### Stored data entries
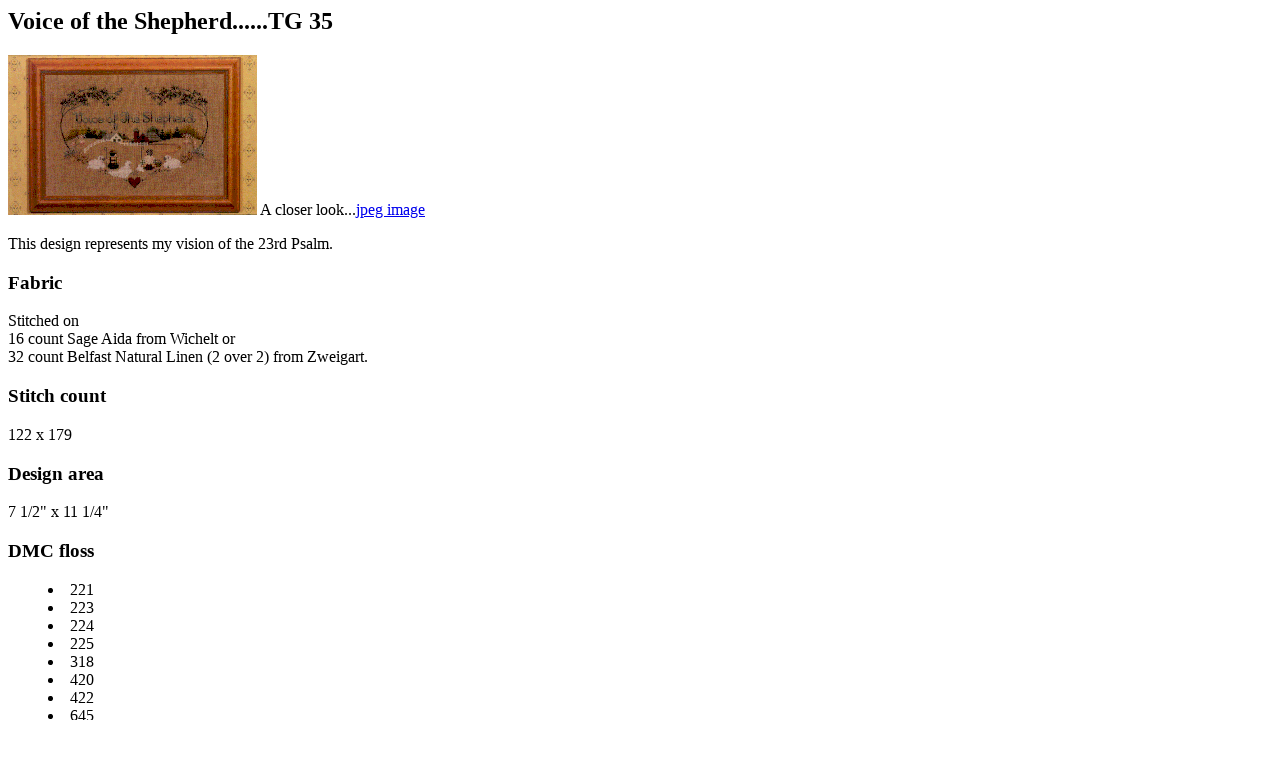

--- FILE ---
content_type: text/html
request_url: http://www.tiag.com/designs/TG-35.html
body_size: 675
content:
<html>

<head>
<title> Voice of the Shepherd......TG 35 </title>
</head>

<body>

<h2>Voice of the Shepherd......TG 35 </h2>

<p><img src="../images/designs/TG-35.gif"
alt="[Photo of Voice of the Shepherd......TG 35]" WIDTH="249" HEIGHT="160"> A closer
look...<a href="../images/designs/TG-35.jpg">jpeg image</a> </p>

<p>This design represents my vision of the 23rd Psalm. </p>

<h3>Fabric </h3>

<p>Stitched on<br>
16 count Sage Aida from Wichelt or<br>
32 count Belfast Natural Linen (2 over 2) from Zweigart. </p>

<h3>Stitch count </h3>

<p>122 x 179 </p>

<h3>Design area </h3>

<p>7 1/2&quot; x 11 1/4&quot; </p>

<h3>DMC floss </h3>

<dir>
  <li>221 </li>
  <li>223 </li>
  <li>224 </li>
  <li>225 </li>
  <li>318 </li>
  <li>420 </li>
  <li>422 </li>
  <li>645 </li>
  <li>647 </li>
  <li>754 </li>
  <li>762 </li>
  <li>801 </li>
  <li>815 </li>
  <li>902 </li>
  <li>924 </li>
  <li>926 </li>
  <li>927 </li>
  <li>934 </li>
  <li>3011 </li>
  <li>3012 </li>
  <li>3013 </li>
  <li>3362 </li>
  <li>3363 </li>
  <li>3371 </li>
  <li>420 + 422 </li>
  <li>420 + 801 </li>
  <li>924 + 926 </li>
  <li>ecru </li>
  <li>white </li>
</dir>

<p><img src="../images/logos/flowerline.gif" alt="--------------" WIDTH="499" HEIGHT="43">
<br>
<a href="../index.html"><img src="../images/logos/TGsmalllogo.gif" alt="[Home]"
WIDTH="122" HEIGHT="65"></a> </p>


<h6>Copyright &copy; 1995 Marilyn Leavitt-Imblum.
All rights reserved. </h6>

</body>
</html>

### What the task requires
Nothing but the lines from the top of the data above through the line containing "of Voice of" should be output, exactly as written and without the pictures.

### Solution for this exercise
--- FILE ---
content_type: text/html
request_url: http://www.tiag.com/designs/TG-35.html
body_size: 675
content:
<html>

<head>
<title> Voice of the Shepherd......TG 35 </title>
</head>

<body>

<h2>Voice of the Shepherd......TG 35 </h2>

<p><img src="../images/designs/TG-35.gif"
alt="[Photo of Voice of the Shepherd......TG 35]" WIDTH="249" HEIGHT="160"> A closer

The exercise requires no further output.